ACOT11 Inhibitors

Chemical inhibitors of ACOT1 include a range of compounds that exert inhibitory effects through various mechanisms. Trifluoperazine, W-7 Hydrochloride, Ophiobolin A, Chlorpromazine, Thioridazine, and R24571 are all calmodulin antagonists that inhibit ACOT1 by blocking the calcium/calmodulin-dependent pathways required for its optimal enzymatic activity. These inhibitors work by impeding the interaction between calmodulin and ACOT1, which is essential for the regulation of ACOT1's function in lipid metabolism. By disrupting this interaction, these chemicals effectively reduce the activity of ACOT1, leading to decreased fatty acid hydrolysis.

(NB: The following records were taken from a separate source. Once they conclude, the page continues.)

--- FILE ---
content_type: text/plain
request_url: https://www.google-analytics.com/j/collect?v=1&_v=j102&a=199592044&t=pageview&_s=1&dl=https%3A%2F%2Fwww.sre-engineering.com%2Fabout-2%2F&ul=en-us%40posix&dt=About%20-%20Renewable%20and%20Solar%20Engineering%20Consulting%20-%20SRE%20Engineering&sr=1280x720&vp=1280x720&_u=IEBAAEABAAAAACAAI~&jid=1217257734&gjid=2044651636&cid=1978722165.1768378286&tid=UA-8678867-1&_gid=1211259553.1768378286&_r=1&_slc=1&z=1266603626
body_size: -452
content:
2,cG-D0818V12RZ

Additionally, chemicals such as Phenoxybenzamine and Methylene Blue inhibit ACOT1 indirectly. Phenoxybenzamine does so by antagonizing adrenergic receptors, leading to alterations in lipid metabolism that result in reduced ACOT1 activity. Methylene Blue, on the other hand, influences the redox state of cells, which can alter the cofactor availability or oxidation state required for ACOT1's function. Genistein and Bisindolylmaleimide I inhibit ACOT1 by targeting phosphorylation events. Genistein, as a tyrosine kinase inhibitor, disrupts phosphorylation-dependent regulatory mechanisms of ACOT1, while Bisindolylmaleimide I, a protein kinase C inhibitor, alters the phosphorylation status of proteins that regulate ACOT1's role in lipid metabolism. Quercetin, another kinase inhibitor, interferes with kinase-mediated signaling pathways that are crucial for ACOT1's enzymatic activity. Lastly, LY294002 inhibits ACOT1 by disrupting insulin signaling-dependent lipid metabolism pathways, impacting the role of ACOT1 in fatty acid hydrolysis. Each of these chemicals, through their respective mechanisms, achieves the inhibition of ACOT1 by altering the biochemical and cellular pathways that govern its activity.